» What to do: Reproduce the Clan Carruthers Lyon Court article below word for word, from its title through the final update.

» Selected extract:
• • •

Clan Carruthers, Lord Lyon

Clan Carruthers: The Chief, the Clan and the Lyon – A Hearing of the Lyon Court in Edinburgh.

The Lord Lyon, in session with the former Lyon Clerk,  Mrs E. Roads on her feet.

A hearing of the Lyon Court.

The authority of the Lyon Court, established in 1532 in Scotland, comes directly from the Crown. Therefore today, Wednesday 31st October, the CCSI had the great privilege of attending and witnessing a hearing of the Lyon Court, held in George Street, Edinburgh. It was presided over by the Lord Lyon himself, Dr Joseph Morrow and ably assisted by the new Lyon Clerk and Keeper of Records, Mr Russell Hunter. The proceedings were conducted in an open, friendly but very robust manner, with the depth of information and detail being presented and asked for, being particularly impressive. The interesting part, although there was a suspicion this would happen, is that another and final hearing has been called in three months, as even more detailed genealogical information and proofs are requested. An interlocutor is being issued by the Lyon Clerk to cover the proceedings.

Having observed it first hand, it is easy to understand the reason that the Lyon retains the authority in clan matters, to include that of the recognition of a Chief, and that he is both respected and recognised throughout the world. The fact that it is sought after by all those who wish official recognition in Scottish clan society internationally, is quite simply due to the robustness of the process. It is this process, albeit not for the feint hearted, which firmly rules out the possibility of any false claims of an unworthy individual of the title Chief and through them, Chieftain of a Scottish Clan. In the Case of Carruthers, it became pretty obvious quite quickly that any person being confirmed by the Lord Lyon through permission to matriculate the Holmains arms (Carruthers Chiefs Arms), really would be worthy of the title ‘Chief of our Name.’ (UPDATE: A Chief was confirmed by the Lord Lyon on 19/08/19. Dr Simon Peter Carruthers of Holmains, was recognised as Chief of the Name and Arms of Carruthers.)

• • •

» Dataset excerpt:

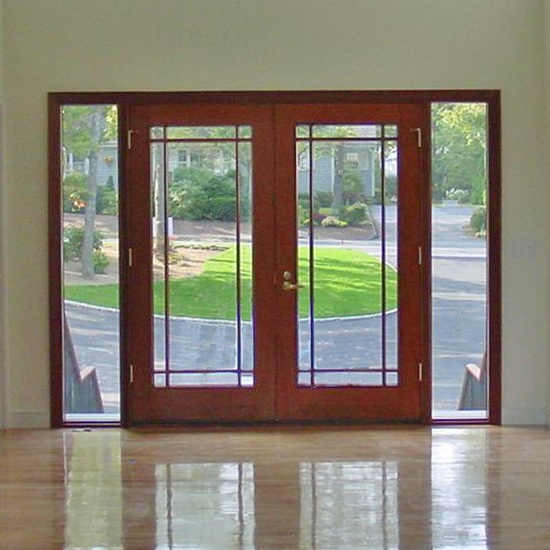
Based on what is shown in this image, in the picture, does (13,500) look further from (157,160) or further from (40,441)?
(157,160)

• • •

» Answer:
Clan Carruthers, Lord Lyon

Clan Carruthers: The Chief, the Clan and the Lyon – A Hearing of the Lyon Court in Edinburgh.

The Lord Lyon, in session with the former Lyon Clerk,  Mrs E. Roads on her feet.

A hearing of the Lyon Court.

The authority of the Lyon Court, established in 1532 in Scotland, comes directly from the Crown. Therefore today, Wednesday 31st October, the CCSI had the great privilege of attending and witnessing a hearing of the Lyon Court, held in George Street, Edinburgh. It was presided over by the Lord Lyon himself, Dr Joseph Morrow and ably assisted by the new Lyon Clerk and Keeper of Records, Mr Russell Hunter. The proceedings were conducted in an open, friendly but very robust manner, with the depth of information and detail being presented and asked for, being particularly impressive. The interesting part, although there was a suspicion this would happen, is that another and final hearing has been called in three months, as even more detailed genealogical information and proofs are requested. An interlocutor is being issued by the Lyon Clerk to cover the proceedings.

Having observed it first hand, it is easy to understand the reason that the Lyon retains the authority in clan matters, to include that of the recognition of a Chief, and that he is both respected and recognised throughout the world. The fact that it is sought after by all those who wish official recognition in Scottish clan society internationally, is quite simply due to the robustness of the process. It is this process, albeit not for the feint hearted, which firmly rules out the possibility of any false claims of an unworthy individual of the title Chief and through them, Chieftain of a Scottish Clan. In the Case of Carruthers, it became pretty obvious quite quickly that any person being confirmed by the Lord Lyon through permission to matriculate the Holmains arms (Carruthers Chiefs Arms), really would be worthy of the title ‘Chief of our Name.’ (UPDATE: A Chief was confirmed by the Lord Lyon on 19/08/19. Dr Simon Peter Carruthers of Holmains, was recognised as Chief of the Name and Arms of Carruthers.)